Mercedes
Thompson, mechanik samochodowy i zmiennokształtna w jednej osobie, to bohaterka
cyklu Patricii Briggs, autorki zgrabnie rozgrywającej nieco zużyte już schematy
romansu paranormalnego.
Briggs
pojawiła się na fali, ogromnej popularności wszelkiego rodzaju sag o wampirach
i wilkołakach, jaka pojawiła się na rynku księgarskim dobrych kilka lat temu. Autorka
udowodniła, że potrafi wykreować ciekawy świat, sympatyczną protagonistkę i stworzyć
wciągający mroczny cykl, nie czym znacząco wyróżniała się na tle innych autorek
tworzących powieści z cyklu „ ja go kocham, a on ma kły”.
Źródło zdjęć. |
Mercedes dobrze wypełnia rolę interesującej
bohaterki pierwszoplanowej: jest wygadaną, sarkastyczną i mocno stąpającą po
ziemi dziewczyna, bez przerwy pakującą się w kłopoty. Tym razem ich centrum
znajduje się na szlaku podróży poślubnej naszej
pani mechanik. Młoda żona samca alfa watahy wilkołaków nie może liczyć
na drinki z palemką i opalanie się nad basenem, zamiast tego trafia na pradawne
zło ukryte w rzece…
Coraz więcej osób ginie, a samą
Mercedes czeka naprawdę trudna przeprawa, w trakcie której musi zdać się na
dosyć nietypowe grono pomocników. Ta część książki, opowiadająca o wierzeniach
i legendach rdzennych Amerykanów jest moim zdaniem najciekawsza. Fakt, jest to
mitologia w wersji pop, ale i w tej
formie jest zbiorem naprawdę fascynujących postaci i opowieści.

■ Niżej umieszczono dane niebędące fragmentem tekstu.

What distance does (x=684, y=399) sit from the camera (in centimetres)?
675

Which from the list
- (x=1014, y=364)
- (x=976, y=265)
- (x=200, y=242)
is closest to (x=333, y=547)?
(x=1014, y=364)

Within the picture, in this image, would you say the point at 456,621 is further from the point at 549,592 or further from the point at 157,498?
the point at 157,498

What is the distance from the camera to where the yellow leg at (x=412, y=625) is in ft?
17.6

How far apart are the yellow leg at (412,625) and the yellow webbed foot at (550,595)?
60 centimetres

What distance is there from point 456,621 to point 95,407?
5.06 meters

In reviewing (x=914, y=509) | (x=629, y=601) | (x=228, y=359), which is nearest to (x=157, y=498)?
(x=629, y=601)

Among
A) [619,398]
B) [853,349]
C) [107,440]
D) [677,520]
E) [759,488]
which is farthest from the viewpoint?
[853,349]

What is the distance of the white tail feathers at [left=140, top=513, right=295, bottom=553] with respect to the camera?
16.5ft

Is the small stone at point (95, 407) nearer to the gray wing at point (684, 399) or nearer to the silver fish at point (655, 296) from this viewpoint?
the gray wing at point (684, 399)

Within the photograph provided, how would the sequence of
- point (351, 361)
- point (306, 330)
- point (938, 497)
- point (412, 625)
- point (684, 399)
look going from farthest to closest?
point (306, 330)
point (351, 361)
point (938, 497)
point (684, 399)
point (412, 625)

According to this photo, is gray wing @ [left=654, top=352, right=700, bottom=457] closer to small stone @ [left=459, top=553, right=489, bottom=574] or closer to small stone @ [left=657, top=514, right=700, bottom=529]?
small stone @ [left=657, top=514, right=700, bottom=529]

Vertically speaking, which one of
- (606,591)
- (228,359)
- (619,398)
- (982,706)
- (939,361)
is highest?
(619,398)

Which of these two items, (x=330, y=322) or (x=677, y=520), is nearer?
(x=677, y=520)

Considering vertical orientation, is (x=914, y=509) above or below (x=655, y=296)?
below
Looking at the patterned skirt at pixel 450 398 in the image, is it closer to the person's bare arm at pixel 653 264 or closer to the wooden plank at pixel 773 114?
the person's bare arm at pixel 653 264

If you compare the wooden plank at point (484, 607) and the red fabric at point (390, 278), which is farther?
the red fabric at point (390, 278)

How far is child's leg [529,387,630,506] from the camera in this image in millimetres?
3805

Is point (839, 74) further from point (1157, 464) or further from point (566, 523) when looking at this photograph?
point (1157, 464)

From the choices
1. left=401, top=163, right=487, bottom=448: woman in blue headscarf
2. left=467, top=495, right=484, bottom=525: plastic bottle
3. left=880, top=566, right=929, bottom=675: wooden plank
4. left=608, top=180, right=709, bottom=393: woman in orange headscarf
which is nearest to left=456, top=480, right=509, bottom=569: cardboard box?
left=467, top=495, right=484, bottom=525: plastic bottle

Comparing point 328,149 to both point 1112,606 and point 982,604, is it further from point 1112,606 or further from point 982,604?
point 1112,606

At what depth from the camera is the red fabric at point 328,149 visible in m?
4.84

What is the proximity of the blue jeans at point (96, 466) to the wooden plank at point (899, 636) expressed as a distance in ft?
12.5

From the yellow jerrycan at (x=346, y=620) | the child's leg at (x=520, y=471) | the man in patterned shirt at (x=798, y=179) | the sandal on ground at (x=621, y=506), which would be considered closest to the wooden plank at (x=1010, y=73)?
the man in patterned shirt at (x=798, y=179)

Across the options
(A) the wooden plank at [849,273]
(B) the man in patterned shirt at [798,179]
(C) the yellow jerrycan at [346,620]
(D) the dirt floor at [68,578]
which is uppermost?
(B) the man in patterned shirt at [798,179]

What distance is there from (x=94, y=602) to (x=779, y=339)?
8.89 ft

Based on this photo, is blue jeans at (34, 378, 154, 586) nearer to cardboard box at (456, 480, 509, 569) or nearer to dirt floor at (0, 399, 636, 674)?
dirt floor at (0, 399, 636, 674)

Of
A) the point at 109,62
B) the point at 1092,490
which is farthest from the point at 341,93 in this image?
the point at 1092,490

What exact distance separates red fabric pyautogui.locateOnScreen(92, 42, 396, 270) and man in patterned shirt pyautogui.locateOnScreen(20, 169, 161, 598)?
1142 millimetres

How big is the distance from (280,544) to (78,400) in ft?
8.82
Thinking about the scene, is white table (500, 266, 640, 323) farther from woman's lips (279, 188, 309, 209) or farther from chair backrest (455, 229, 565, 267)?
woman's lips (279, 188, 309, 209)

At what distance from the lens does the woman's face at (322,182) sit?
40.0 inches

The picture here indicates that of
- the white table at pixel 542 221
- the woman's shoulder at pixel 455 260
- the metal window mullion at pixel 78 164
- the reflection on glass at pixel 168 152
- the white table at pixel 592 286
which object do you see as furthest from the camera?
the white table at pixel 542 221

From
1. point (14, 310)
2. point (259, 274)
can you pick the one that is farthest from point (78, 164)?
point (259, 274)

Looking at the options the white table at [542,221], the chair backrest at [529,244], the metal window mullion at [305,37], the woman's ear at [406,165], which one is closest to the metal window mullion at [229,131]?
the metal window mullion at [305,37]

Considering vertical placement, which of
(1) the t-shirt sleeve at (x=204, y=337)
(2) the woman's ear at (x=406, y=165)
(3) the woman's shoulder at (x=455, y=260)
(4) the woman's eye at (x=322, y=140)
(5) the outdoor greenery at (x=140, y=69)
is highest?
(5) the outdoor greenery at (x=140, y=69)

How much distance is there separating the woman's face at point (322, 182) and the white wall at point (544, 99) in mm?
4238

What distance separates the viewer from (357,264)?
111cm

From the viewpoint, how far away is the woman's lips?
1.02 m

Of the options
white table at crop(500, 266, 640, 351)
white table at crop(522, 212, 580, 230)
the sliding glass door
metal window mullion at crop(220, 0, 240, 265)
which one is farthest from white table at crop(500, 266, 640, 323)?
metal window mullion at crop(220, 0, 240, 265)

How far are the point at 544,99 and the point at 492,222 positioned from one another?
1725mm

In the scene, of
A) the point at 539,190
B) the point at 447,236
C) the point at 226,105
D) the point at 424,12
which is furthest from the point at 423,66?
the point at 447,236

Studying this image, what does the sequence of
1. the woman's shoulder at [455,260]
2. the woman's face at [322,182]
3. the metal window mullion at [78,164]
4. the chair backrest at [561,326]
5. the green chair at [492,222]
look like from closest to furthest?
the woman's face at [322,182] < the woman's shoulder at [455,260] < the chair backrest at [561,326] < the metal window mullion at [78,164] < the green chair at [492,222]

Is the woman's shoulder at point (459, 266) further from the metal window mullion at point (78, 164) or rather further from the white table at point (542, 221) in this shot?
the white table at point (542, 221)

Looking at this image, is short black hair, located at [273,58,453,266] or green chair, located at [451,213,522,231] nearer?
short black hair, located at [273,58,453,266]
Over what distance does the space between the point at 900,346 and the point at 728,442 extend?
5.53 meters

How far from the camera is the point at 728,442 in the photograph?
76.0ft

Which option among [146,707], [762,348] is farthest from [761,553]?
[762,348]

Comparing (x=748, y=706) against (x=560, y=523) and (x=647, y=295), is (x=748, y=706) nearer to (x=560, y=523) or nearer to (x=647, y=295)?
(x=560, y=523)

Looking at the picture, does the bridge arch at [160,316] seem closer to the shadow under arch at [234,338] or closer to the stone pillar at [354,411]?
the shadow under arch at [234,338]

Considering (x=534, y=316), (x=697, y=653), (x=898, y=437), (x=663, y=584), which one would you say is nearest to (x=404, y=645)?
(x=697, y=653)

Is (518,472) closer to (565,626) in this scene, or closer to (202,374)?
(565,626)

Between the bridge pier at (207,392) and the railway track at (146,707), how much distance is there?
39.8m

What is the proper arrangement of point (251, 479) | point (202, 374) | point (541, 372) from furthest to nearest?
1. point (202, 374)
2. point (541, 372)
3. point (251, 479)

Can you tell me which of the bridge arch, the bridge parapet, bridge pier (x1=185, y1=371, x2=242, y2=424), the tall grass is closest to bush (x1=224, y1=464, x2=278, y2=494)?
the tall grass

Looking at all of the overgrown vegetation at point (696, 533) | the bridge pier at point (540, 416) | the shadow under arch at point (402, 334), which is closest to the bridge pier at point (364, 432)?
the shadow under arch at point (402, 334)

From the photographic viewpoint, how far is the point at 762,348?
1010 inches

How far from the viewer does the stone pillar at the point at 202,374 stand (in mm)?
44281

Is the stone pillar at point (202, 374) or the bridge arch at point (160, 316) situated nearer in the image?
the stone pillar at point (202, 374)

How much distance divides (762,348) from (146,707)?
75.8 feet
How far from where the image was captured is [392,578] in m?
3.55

Autorka konsekwentnie poszerza naszą
wiedzę o wykreowanym przez siebie świecie, naprawdę bogatym i pełnym
dopracowanych szczegółów. Wampiry, wilkołaki, czarodzieje, zmiennokształtni,
dawni bogowie- to tylko fragment złożonego uniwersum, wzbogacanego z każdym
nowym tomem. Briggs należy się pochwała także za to, że nie poświęca większości
opowieści miłosnym rozterkom swoich bohaterów, lecz wszelkie zawirowania
damsko-męskie, zgrabnie wplata w fabułę, rozsądnie rozkładając wszelkie
akcenty.
Szósty tom cyklu trzyma poziom, choć
nie zaszkodziłoby, gdyby akcja była bardziej rozbudowana, a finał mniej
przewidywalny. „Piętno rzeki” jest satysfakcjonującą porcją godziwej rozrywki,
pozwalającą tęsknie wyczekiwać kolejnego tomu.
Mechanik samochodowy o imieniu Mercedes i nazwisku po pistolecie maszynowym? Czy może być twardziej? Nie. Zatem niech będzie pieprzniej - mechanik jest kobietą! To, że przy okazji zmiennokształtną to element najmniej fantastyczny w porównaniu z poprzednimi. Żeby rzecz była strawna dla rodziców autorki pochodzących z konserwatywnej, zimnej Montany i czytelników w Iranie bohaterka ma męża i jest to samiec alfa - inny przecie we wsi by nie przeszedł. Jednym słowem Megan Foxx z "Transformers" wyszła za mąż i warczy na złe w rzece.